As Silicon Valley scrambles to become more female-friendly, some companies are turning to cryopreservation as a retention strategy.
Industry giants Apple and Facebook are reportedly offering to cover the cost of elective egg freezing for female employees, the latest in a line of generous maternity benefits that seek to help the tech industry overcome its trouble retaining top female talent.
But will it work?
The news generated a horde of headlines, which is unsurprising because A.) $20,000 for frozen eggs is an eye-catching work perk even by Facebook’s standards and B.) Last week’s tech industry trend pieces were less flattering from a female-friendliness perspective.
Already Silicon Valley’s key players offer generous family benefits, including paid maternity leave and paternity leave, child care assistance and even onsite medical.

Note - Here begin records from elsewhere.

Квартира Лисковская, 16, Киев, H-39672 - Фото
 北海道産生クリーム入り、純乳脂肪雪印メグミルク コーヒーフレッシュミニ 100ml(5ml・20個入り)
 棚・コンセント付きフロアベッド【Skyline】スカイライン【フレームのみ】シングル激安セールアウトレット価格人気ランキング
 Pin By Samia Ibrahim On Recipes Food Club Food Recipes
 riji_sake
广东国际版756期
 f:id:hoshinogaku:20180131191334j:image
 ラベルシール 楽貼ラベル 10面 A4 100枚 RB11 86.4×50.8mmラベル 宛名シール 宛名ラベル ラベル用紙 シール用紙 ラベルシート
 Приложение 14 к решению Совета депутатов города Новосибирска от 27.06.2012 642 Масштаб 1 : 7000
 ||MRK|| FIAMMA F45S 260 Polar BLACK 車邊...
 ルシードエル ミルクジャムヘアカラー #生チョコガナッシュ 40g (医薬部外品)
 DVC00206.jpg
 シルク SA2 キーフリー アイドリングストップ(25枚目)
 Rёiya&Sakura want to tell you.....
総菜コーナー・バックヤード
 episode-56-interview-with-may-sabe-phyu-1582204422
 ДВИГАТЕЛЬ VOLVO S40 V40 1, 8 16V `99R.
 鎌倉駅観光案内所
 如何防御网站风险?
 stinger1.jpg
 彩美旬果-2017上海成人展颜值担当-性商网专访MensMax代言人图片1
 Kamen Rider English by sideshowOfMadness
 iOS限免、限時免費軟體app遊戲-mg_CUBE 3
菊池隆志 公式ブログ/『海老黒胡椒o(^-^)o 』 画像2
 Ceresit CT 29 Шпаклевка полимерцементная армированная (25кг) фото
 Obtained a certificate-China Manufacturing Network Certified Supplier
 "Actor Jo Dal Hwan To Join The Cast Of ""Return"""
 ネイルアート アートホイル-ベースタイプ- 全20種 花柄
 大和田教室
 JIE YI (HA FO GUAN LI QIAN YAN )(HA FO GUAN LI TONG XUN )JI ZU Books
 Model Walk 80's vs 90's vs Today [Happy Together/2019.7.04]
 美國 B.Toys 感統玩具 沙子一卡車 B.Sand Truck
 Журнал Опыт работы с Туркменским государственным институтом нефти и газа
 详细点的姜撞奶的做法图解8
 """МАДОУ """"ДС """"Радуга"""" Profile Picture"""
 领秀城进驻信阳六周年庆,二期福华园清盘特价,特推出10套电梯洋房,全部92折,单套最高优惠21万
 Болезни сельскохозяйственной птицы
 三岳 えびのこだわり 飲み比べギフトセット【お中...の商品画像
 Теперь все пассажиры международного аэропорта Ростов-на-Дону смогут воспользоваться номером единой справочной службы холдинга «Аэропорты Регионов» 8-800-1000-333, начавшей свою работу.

And yet women, who make up about half of the total U.S. labor force, hold only about a quarter of jobs in engineering- and computer-related fields.
While the perk might seem like just another weapon in what’s been called the perks arms race of Silicon Valley, it could also resonate in particular with millennial employees who are getting married and having children later than ever before. And of course, it could have an outsized effect on the trajectory of women’s careers.
The idea, it seems, is that freezing eggs gives career-driven women the option of putting off parenthood until they’re more established in their careers. But does that get to the root of the problem?
Writing for Fortune earlier this month, Textio CEO Keiran Snyder described her survey of 716 women who have left tech, 484 of whom cited motherhood as a factor in their decision to leave.
Many women said that it wasn’t motherhood alone that did in their careers. Rather, it was the lack of flexible work arrangements, the unsupportive work environment, or a salary that was inadequate to pay for childcare. As Rebecca, a former motion graphics designer put it, "Motherhood was just the amplifier. It made all the problems that I’d been putting up with forever actually intolerable."
It’s true that many of the situations Snyder describes are tales of negotiating for unpaid leave at companies too small to be covered under FMLA, and do not reflect the more progressive, family-friendly benefits programs offered by leading tech industry employers like Google, Yahoo, Facebook or Reddit.
But Snyder’s stories do echo wider concerns around Silicon Valley. The knock on the tech industry is that it’s a hyper-competitive boys club with a culture that’s incompatible with parenthood – or, more specifically, with motherhood.
Skeptics have been quick point out that the option for female employees to freeze their eggs exacerbates this issue rather than alleviating it.
“Facebook and Apple Offer Egg-Freezing Perk So Women Never Stop Working,” reads the headline at ValleyWag, which casts this as yet another perk designed to “keep workers in the office and fixated on the job.” And the Families and Work Institute expressed similar, if more tempered, concern, arguing that freezing eggs or sperm hardly a fix for work-life fit.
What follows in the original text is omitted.